Condiciones económicas que han instaurado una asimetría favorable a los «sempiternos señores de la guerra», tanto a los que desembarcan, ubicuos, lo mismo en la península coreana que en el Oriente Medio, las arenas de Girón o el golfo Pérsico, como a los productores y los mercaderes de armas…
Y aludo a estos últimos con énfasis que deseara visible al lector, porque acabo de enterarme de cosas verdaderamente kafkianas. Más bien, dantescas. O como salidas del teatro del absurdo, mero teatro de la vida. «Por cada dólar que se invierte en el mundo en ayuda humanitaria, los países destinan diez a sus presupuestos militares, según los datos recogidos en el Informe 2005 del Programa de Naciones Unidas para el Desarrollo (PNUD). Todos los países del G-7 (el club de los más ricos) dedican al menos cuatro veces más a gastos militares que a la ayuda humanitaria.»
En el caso de los «inmaculados» Estados Unidos de Norteamérica la cosa adquiere pespuntes negros: La «proporción es de 25 veces más.» Ello, cuando «los propios gobiernos de los países más desarrollados reconocen cada vez más los vínculos entre amenazas a la seguridad y pobreza mundial».
Quienes redactaron el Informe señalan: «Si los 118 mil millones de dólares en que ha aumentado el gasto militar entre los años 2000 y 2003 se hubieran dedicado a ayuda humanitaria, ésta supondría hoy cerca del 0,7 por ciento del Ingreso Nacional Bruto de los países ricos». Y lo más importante, y tétrico: «Con sólo el tres por ciento de esa cantidad (unos cuatro mil millones de dólares) se podría evitar la muerte de tres millones de niños al año».

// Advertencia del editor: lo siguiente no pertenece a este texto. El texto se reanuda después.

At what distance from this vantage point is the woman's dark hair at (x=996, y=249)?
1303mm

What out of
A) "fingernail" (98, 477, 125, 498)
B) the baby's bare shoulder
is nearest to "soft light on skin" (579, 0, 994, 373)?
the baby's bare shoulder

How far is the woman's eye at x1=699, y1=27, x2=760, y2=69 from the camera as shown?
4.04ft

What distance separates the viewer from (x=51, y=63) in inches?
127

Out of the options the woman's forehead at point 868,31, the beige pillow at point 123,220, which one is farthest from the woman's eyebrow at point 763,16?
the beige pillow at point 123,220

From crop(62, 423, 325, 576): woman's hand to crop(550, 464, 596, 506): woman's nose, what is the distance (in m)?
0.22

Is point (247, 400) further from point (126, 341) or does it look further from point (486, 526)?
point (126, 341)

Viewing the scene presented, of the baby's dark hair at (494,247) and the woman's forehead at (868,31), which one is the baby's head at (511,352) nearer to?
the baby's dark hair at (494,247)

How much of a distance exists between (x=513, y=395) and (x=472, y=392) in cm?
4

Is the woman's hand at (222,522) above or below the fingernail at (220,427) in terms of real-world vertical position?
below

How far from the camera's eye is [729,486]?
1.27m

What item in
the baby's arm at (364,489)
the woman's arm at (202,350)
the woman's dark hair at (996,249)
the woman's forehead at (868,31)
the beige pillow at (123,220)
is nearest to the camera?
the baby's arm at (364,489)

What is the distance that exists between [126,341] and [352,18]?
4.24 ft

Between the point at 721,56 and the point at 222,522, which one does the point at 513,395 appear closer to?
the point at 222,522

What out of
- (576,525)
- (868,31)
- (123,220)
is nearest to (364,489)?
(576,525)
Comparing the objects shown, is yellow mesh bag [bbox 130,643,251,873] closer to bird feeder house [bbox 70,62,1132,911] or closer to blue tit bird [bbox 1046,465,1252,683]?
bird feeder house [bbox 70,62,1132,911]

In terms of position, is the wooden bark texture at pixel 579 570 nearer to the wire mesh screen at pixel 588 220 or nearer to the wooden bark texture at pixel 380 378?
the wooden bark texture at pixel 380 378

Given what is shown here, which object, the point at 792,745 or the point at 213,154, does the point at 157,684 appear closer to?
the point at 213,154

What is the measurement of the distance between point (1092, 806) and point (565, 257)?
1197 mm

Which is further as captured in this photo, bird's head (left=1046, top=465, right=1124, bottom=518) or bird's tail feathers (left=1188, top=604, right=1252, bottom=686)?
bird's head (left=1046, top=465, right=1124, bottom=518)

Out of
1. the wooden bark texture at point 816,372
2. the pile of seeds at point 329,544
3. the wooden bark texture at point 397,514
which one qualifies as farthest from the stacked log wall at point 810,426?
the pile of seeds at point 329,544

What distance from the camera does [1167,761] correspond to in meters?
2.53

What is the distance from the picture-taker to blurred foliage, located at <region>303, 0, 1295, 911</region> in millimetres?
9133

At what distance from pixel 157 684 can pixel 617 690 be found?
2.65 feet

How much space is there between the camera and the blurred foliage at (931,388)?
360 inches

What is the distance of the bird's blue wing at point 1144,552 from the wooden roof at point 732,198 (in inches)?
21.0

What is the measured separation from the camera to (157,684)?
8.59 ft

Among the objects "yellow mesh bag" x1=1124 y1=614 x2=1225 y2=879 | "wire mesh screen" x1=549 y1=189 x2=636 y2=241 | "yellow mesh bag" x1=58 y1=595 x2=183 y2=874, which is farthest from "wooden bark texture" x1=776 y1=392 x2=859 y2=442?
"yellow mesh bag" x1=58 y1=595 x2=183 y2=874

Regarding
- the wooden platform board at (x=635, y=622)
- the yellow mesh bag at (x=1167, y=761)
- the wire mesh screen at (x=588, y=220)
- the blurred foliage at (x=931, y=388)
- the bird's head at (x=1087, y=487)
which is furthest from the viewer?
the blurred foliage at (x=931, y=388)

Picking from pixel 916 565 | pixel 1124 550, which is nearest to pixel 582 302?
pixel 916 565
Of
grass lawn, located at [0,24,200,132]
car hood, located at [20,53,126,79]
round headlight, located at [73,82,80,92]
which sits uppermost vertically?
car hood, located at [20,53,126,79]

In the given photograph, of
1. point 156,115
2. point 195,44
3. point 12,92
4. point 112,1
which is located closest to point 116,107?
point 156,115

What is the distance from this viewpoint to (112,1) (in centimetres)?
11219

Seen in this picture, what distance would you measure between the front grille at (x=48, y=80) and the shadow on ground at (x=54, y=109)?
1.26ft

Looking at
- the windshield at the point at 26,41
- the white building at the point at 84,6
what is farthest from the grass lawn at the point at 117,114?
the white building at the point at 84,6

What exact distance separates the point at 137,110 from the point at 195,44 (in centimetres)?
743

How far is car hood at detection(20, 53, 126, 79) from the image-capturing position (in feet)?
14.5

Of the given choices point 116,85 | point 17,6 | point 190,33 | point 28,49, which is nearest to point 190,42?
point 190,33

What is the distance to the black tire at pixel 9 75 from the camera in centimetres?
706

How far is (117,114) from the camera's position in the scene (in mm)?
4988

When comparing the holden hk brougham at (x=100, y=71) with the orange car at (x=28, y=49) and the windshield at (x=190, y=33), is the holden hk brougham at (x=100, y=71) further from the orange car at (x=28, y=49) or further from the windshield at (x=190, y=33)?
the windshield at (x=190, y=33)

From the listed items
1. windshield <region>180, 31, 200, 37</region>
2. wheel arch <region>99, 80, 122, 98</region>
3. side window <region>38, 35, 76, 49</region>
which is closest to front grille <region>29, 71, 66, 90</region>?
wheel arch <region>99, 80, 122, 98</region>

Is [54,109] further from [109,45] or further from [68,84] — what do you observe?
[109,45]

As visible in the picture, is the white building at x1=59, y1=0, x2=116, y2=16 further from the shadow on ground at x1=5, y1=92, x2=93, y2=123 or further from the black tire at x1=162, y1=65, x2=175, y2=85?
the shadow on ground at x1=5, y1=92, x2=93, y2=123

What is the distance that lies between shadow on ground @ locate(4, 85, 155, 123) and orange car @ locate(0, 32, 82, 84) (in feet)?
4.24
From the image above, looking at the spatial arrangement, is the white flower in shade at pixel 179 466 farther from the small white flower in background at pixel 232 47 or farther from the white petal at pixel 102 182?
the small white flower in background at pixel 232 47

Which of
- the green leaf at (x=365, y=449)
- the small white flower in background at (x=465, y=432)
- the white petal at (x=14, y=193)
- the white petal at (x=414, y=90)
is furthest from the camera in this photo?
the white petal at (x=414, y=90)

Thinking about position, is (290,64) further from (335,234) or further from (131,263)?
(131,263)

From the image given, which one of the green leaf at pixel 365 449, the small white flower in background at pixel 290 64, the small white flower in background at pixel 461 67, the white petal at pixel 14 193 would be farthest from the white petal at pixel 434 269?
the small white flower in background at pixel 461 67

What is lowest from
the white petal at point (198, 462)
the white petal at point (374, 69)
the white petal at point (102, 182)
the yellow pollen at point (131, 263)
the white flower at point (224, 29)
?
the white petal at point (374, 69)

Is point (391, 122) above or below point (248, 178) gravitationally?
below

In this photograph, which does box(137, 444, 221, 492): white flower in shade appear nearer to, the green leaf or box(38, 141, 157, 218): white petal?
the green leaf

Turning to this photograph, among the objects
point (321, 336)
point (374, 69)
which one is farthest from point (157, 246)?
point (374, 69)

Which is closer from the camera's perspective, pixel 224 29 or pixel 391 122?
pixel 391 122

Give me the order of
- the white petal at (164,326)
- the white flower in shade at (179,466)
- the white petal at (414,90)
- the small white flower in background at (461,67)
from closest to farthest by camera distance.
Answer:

Exiguo porcentaje negado por los empecinados en desentenderse del Kant que llamaba a obrar de manera que la norma de la conducta personal pueda ser norma de la conducta para todos. Por quienes olvidan que, a la postre, esa conducta deberá pasar por la paz unánime, pues en un orbe donde se han acumulado capacidades ilimitadas para su propia destrucción sólo la paz garantizará la supervivencia de todos: los desposeídos («una de cada cinco personas, más de mil millones, vive con menos de un dólar al día, y otros mil 500 millones con uno o dos») y los poseedores («los 500 individuos más ricos del mundo tienen ingresos más importantes que los 416 millones de personas más pobres del planeta»), una parte de los cuales sigue asida a la sinrazón de la destrucción.
Hurgando entre papeles añosos, encontré algo que escribí en una ocasión para rebatir la tesis de la agresividad genética en el ser humano: La época actual se caracteriza por el despliegue de las fuerzas productivas, del régimen económico y las instituciones por él determinadas: culturales, ideológicas, etcétera; despliegue innegable de la personalidad, la libertad social e individual… Pero asimismo por la demostración fehaciente de que el progreso se da acompañado de regresiones. Algo que únicamente podrá conjurarse en una sociedad que, llámesele como se le llame (¿por qué no comunista?), erradique los antagonismos. Y hasta las clases.
Sólo así será posible el futuro. Un futuro compelido a truncar de una vez por todas esos anales que en el XX -y en lo transcurrido del XXI- han continuado engrosando: los iracundos anales de la guerra. Memorias de un mundo fragmentado, cruel. Un mundo de color rojo púrpura. Como la sangre que lo entinta.